___ Tekst źródłowy

Końcowy wynik ustalił ostatni mecz, w którym debiut w reprezentacji Polski odnotował Wojciech Marek. 19-letni zawodnik PZT Team przegrał z doświadczonego Arevalo 4:6, 2:6.
– Nie jestem zadowolony z wyniku, ale cieszę się, że mogłem zadebiutować w drużynie narodowej, bo to dla mnie wielkie wyróżnienie. Przed rokiem uniemożliwiły mi to przygotowania do matury, ale dzisiaj to marzenie się spełniło. Czułem się świetnie na zgrupowaniu. Łukasza nie znam tak długo, jak reszty, ale z pozostałymi chłopakami dobrze się znam. Fajnie się dogadujemy. Dla mnie to super szansa na treningi w świetnym towarzystwie. Cieszę się, że zostałem powołany i mam szansę trenować z najlepszymi w Polsce. Nie spodziewałem się tego powołania. Przede mną jest paru świetnych zawodników, Daniel Michalski czy super grający juniorzy. Cieszę się, że zostałem doceniony. W zeszłym roku miałem maturę, która wykluczyła mnie na dwa miesiące grania. Cieszę się, że teraz mogę poświęcić się tenisowi i być z drużyną – powiedział Marek.
– Marzę o tym, żeby wygrać turniej wielkoszlemowy, najbardziej Wimbledon. Po to gram w tenisa. Chciałbym jeszcze wyjść do Top 10 rankingu ATP. Dzięki temu, że jestem w kadrze z Mariuszem Fyrstenbergiem czy Łukaszem Kubotem, którzy byli zarówno w Top 10, jak i w przypadku Łukasza – wygrywali turnieje wielkoszlemowe, sprawia, że czuję, że jest to możliwe. Kręcąc się koło osób, które tego doświadczyły. Czuję, że jestem na dobrej drodze do tego. Cieszy mnie, że w drużynie jest tylu chłopaków, których znam, spędziliśmy dużo czasu podczas turniejów PZT Polish Tour. Ten cykl pomógł nam lepiej się poznać, a teraz przełożył się na atmosferę, jaka jest w kadrze – dodał Marek.

______
___ Zebrane dane

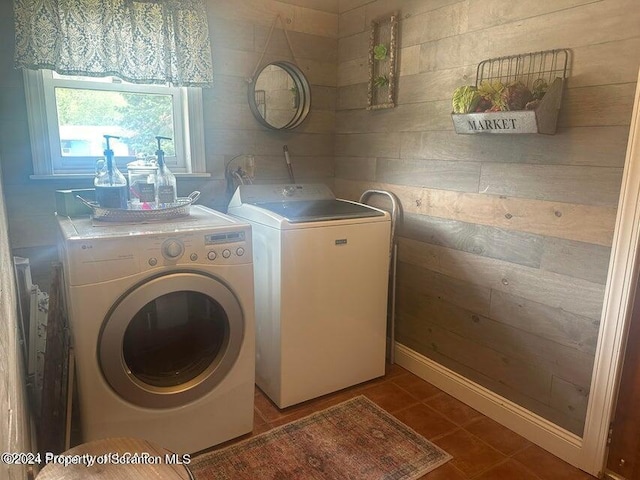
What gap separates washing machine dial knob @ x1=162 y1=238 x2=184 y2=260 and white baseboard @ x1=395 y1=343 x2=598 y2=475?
150 cm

______

== Części ćwiczenia ==
• 1. Oceń, czy poniższe stwierdzenia zgadzają się z tekstem o debiucie Wojciecha Marka, i przy każdym odpowiedz „tak” lub „nie”, cytując rozstrzygające słowa tekstu. (a) Rok wcześniej debiut w kadrze uniemożliwiły Markowi przygotowania do matury. (b) Marek spodziewał się powołania do reprezentacji. (c) Spośród turniejów wielkoszlemowych Marek najbardziej chciałby wygrać US Open.
• 2. Poprowadź dalej tekst o debiucie Wojciecha Marka, zaczynając od następnego zdania po jego ostatniej wypowiedzi.

== Odpowiedzi do zadań ==
• 1.
(a) Tak: „Przed rokiem uniemożliwiły mi to przygotowania do matury”.
(b) Nie: „Nie spodziewałem się tego powołania”.
(c) Nie: „Marzę o tym, żeby wygrać turniej wielkoszlemowy, najbardziej Wimbledon”.

• 2.
W piątek, na otwarcie dwudniowej rywalizacji, Kacper Żuk (PZT Team) pewnie pokonał lidera ekipy gości Marcelo Arevalo 7:6 (7-5), 6:1. W pierwszym secie żadnemu z nich nie udało się przełamać podania rywala, więc doszło do tie-breaka. W nim lepszy w decydujących punktach okazał się Polak, który w drugiej partii szybko przejął inicjatywę i odskoczył na 3:0 z „breakiem”. A od stanu 3:1 nie oddał przeciwnikowi gema.
– To rywal doświadczony, dysponujący dobrym wolejem. Na początku miałem problemy. Miałem też trzy break pointy w pierwszej partii, nie udało mi się ich wykorzystać. Tie-break to był dodatkowy stresik, ale udało mi się opanować nerwy i ostatecznie wygrałem. W I secie popełniłem za dużo błędów na returnie. W II secie było już lepiej, starałem się dogrywać mu piłki, on nie gra już singla na co dzień. Czułem się dużo mocniejszy od niego. Starałem się przedłużać wymiany, chodzić do siatki. W drugiej partii nie było już większych problemów – powiedział Żuk, którego z trybun wspierał jego trener Aleksander Charpantidis.
– Obecność mojego trenera pomaga, nawet jeśli, tak jak tu, tylko siedzi na trybunie i nie ma na mnie bezpośredniego wpływu na korcie. Wiem, że widzi to, a ja czuję jego obecność i wsparcie. Teraz w niedzielę lecę do Sankt Petersburga, potem zobaczymy. Planuję challenger we Włoszech. Zobaczymy, jak będzie szło wynikowo. Turniejów nie ma dużo w kalendarzu, muszę więc je mądrze wybierać. Na pewno będę się starał zostać jak najdłużej na szybkich nawierzchniach. Z obecnym rankingiem będę mógł już grać eliminacje Wielkich Szlemów, czyli do Roland Garros i Wimbledonu. Ostatni raz na trawie grałem, jak miałem 17 lat, więc parę lat temu, ale myślę, że trawa będzie mi odpowiadać. Niski kozioł, szybka nawierzchnia, nie mogę się doczekać – dodał zawodnik PZT Team.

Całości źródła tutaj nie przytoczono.